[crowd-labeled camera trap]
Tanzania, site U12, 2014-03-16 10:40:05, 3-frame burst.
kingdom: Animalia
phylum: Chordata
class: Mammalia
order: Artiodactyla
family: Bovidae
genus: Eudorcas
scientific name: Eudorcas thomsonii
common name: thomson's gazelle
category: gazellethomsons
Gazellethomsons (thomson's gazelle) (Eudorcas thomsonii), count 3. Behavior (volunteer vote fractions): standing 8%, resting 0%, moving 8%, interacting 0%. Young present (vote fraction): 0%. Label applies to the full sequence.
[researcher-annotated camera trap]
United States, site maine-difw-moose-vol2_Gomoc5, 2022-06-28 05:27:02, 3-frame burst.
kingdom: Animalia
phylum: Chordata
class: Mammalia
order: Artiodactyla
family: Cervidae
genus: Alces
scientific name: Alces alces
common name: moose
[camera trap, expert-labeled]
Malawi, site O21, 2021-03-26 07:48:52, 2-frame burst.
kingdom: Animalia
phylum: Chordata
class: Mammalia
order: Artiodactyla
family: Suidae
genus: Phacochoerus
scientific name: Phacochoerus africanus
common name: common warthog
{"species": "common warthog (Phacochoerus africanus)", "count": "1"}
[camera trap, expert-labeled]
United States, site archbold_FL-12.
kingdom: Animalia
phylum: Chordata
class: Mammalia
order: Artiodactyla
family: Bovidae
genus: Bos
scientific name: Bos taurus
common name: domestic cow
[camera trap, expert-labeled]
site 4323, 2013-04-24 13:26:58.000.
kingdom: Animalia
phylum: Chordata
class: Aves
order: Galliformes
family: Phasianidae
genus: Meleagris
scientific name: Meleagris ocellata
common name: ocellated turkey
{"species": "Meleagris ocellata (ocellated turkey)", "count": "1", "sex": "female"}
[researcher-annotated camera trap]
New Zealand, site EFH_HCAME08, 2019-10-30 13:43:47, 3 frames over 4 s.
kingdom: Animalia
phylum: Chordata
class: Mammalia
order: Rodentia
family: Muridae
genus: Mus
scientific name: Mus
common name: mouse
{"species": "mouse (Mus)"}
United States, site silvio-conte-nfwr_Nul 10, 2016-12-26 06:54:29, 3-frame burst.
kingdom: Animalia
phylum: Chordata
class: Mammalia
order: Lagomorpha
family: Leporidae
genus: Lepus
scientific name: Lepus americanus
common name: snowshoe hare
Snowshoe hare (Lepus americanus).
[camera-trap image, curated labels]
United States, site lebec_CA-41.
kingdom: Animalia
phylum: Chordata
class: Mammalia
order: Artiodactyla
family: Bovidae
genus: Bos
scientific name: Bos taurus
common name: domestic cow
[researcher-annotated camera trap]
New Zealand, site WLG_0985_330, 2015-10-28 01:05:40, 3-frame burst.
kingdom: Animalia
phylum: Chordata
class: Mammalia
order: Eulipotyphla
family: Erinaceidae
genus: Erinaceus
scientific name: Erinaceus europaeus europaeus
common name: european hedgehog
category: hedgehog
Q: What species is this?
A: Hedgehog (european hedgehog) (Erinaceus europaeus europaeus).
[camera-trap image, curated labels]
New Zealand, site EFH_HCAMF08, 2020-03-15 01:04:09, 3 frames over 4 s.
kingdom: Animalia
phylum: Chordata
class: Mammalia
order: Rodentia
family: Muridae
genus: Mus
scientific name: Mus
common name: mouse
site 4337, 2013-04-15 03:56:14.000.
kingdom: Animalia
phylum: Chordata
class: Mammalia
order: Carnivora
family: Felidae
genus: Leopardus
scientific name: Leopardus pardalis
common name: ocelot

### What the exercise asks
Write out only the lines from the very start of the entries above to the line that includes "common name: thomson's gazelle", both ends included, each one unchanged.

### Worked solution
[crowd-labeled camera trap]
Tanzania, site U12, 2014-03-16 10:40:05, 3-frame burst.
kingdom: Animalia
phylum: Chordata
class: Mammalia
order: Artiodactyla
family: Bovidae
genus: Eudorcas
scientific name: Eudorcas thomsonii
common name: thomson's gazelle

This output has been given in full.